• **Written instruction**
Continue the appendix on a Parallel Sysplex client's migration from ICB4 to InfiniBand coupling links, picking up after its final sentence.

• **Page extract**
········

In this appendix, we describe the experiences of a large Parallel Sysplex client as they migrated two of their data centers from z10 processors with ICB4 links to z196 processors with InfiniBand links.

For high-speed coupling, ICB4 links offered the best response time prior to the introduction of HCA3 adapters. Because of the large number of CF requests that are generated by the client’s workload (over 300,000 requests a second in one of their sysplexes), they used ICB4 links.

The client’s initial configuration in one of the data centers consisted of six z10 processors running z/OS, and two z10 processors that acted as stand-alone Coupling Facilities. The sysplex in that site consisted of 10 LPARs and two 5-way CFs. Because of the performance requirements of that sysplex, it used only ICB4 links.

The other data center had four z10 processors running z/OS and two z10 processors containing simply CF LPARs. That data center contained six sysplexes. Because of the connectivity requirements of all those sysplexes, that site originally used both ICB4 and ISC3 links and migrated to InfiniBand over the course of two sets of processor upgrades.

Although the client found that the ICB4 links generally provided excellent response times, they wanted to be able to have more of them, specifically to address the following issues:

The client saw the migration to InfiniBand technology as an opportunity to address both of these issues.

········

• **Dataset records**
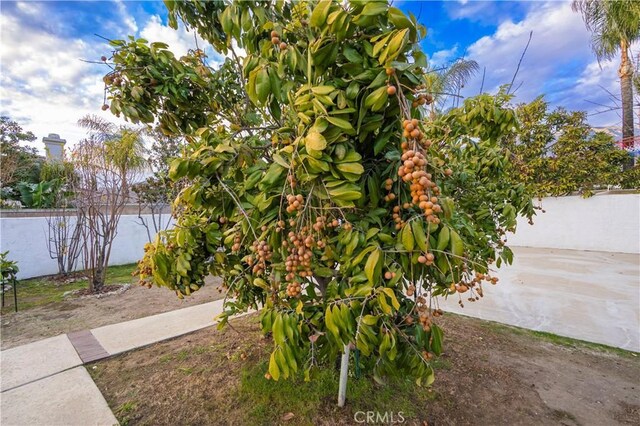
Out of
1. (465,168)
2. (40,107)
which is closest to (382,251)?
(465,168)

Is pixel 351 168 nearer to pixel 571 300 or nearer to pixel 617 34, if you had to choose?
pixel 571 300

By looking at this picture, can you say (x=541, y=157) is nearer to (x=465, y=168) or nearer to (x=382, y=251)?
(x=465, y=168)

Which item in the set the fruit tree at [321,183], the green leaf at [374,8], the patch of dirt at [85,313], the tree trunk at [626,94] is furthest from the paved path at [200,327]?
the tree trunk at [626,94]

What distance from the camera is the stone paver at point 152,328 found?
2896 millimetres

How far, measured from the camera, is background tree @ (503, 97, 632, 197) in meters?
7.73

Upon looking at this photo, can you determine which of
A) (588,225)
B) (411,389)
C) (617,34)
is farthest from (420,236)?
(617,34)

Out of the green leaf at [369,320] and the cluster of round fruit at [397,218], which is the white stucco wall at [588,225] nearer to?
the cluster of round fruit at [397,218]

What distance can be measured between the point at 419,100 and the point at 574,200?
399 inches

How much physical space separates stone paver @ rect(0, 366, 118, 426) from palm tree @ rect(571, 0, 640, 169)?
11741 millimetres

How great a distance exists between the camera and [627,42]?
782 centimetres

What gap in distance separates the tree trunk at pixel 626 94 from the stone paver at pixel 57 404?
1173 centimetres

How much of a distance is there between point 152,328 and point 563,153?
1042 cm

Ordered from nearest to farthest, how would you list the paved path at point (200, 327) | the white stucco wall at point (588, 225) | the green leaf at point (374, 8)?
the green leaf at point (374, 8), the paved path at point (200, 327), the white stucco wall at point (588, 225)

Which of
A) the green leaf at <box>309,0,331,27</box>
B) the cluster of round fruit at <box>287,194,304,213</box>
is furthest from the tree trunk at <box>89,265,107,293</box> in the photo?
the green leaf at <box>309,0,331,27</box>
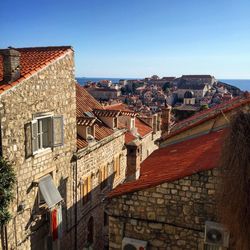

········

• **Expected answer**
The production sysplex in the first data center configuration consisted of ten z/OS LPARs and two CFs. These ran on eight z10 processors that were to be migrated to z196 processors. Two of these were single-book, CF-only processors that each supported a maximum of 16 ICB4 links. The CFs were home to the PTS and BTS STP roles, so two of the 16 ports were used for CF-to-CF connections that enable STP signals to be exchanged between those processors (STP is required for migration to z196). The remaining 14 links were used to connect to the remaining six processors as coupling links.

Four of the processors were configured with two ICB4 links to each CF, and the remaining two processors (with the highest volume CF traffic) were configured with three ICB4 links, thus accounting for all 16 ports on the external CF processors.

Due to the heavy DB2 data sharing activity the client used external CFs to avoid the need to use System Managed Duplexing for the DB2 lock structure, which was thought to cause an unacceptable impact on performance.

The CF LPARs were configured with five dedicated ICF engines, each of which normally ran between 20% and 30% utilization, with the exception of several heavy batch intervals. During those batch intervals, CF utilization increased to the 40% to 50% range. Bursts of DB2 activity during those intervals had a tendency to cause subchannels to be overrun, resulting in more synchronous requests being converted to asynchronous and increasing the service times.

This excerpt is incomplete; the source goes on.